Author response image 5.

Author response image 6.

Average expression (log-normalized counts) of HuC/D by layer 1 cell identity in the rat cells:

Author response table 1.

(7) The importance of sub-clustering for clusters 23, 26, and 27 is not immediately clear. Does this have any relevance to the mouse vs. rat data? Or fed, fast, refeeding data sets? Or is it just to show the depth that can be achieved?

We appreciate that our justification was not clear within the manuscript. We have clarified our rationale below but briefly, in each case distinct transcriptional profiles were observed, and we pursued this by performing sub-clustering.

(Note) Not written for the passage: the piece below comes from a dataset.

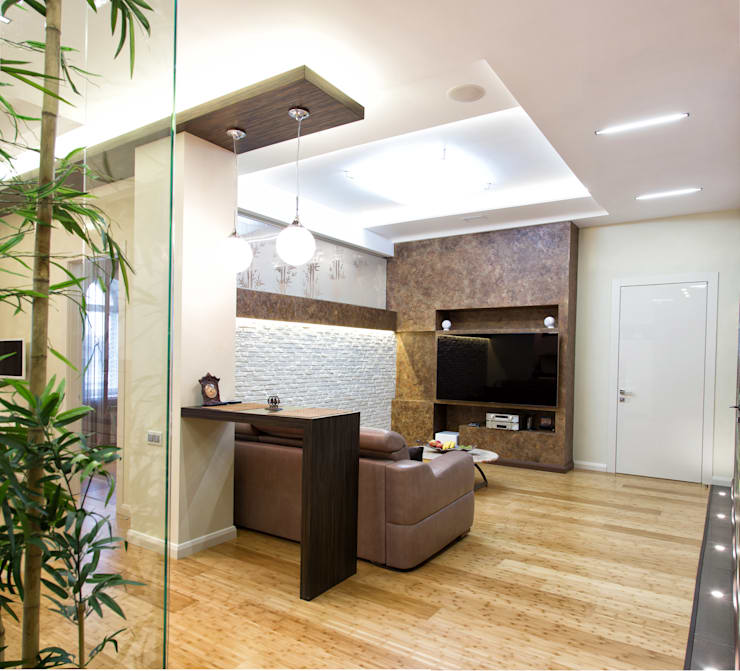 Интерьер квартиры в современном стиле: Гостиная в . Автор – Antica Style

Cluster 23 was subclustered as it was found to contain both pre-myelinating and a subset of myelinating oligodendrocytes, therefore, to label them effectively in R instead of cell by cell, those subclusters showing pre-myelinating oligodendrocyte markers were instructed to be labeled as such in the dataset. The remaining cells were labeled as mature oligodendrocytes.

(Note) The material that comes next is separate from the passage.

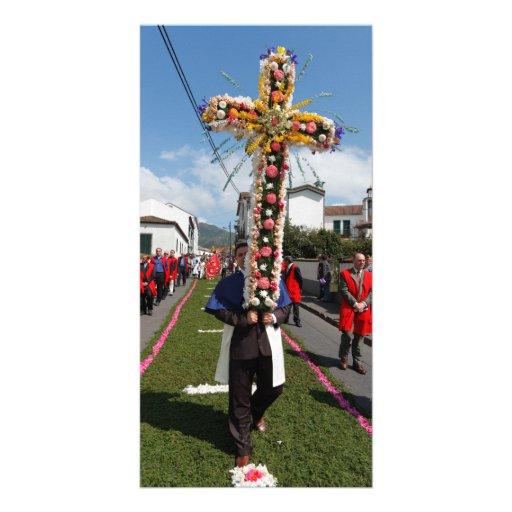 Procesión católica en las Azores Tarjeta Personal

A similar approach was taken for cluster 27 which contained pericytes, endothelial and smooth muscle cells (Figure S5).

In the case of cluster 26, it was possible to find two subclusters of fibroblasts when mapping markers, so they were sub-clustered to instruct in R to label a group with one identity and the other, with the other identity. Therefore, the sub-clustering was done as an aid to label the different identities found through markers mapping (Table S5) in the first clustering round.

All labels were transferred from mouse to rat data using treeArches, including those resulting from the sub-clustering of these clusters. Because this was done to establish identity, it should not be relevant for treatment analyses (e.g. fasted, refed) since they are built from markers that don't change by conditions but remain as identity markers. Indeed, our dataset has an even distribution of these subclusters among samples.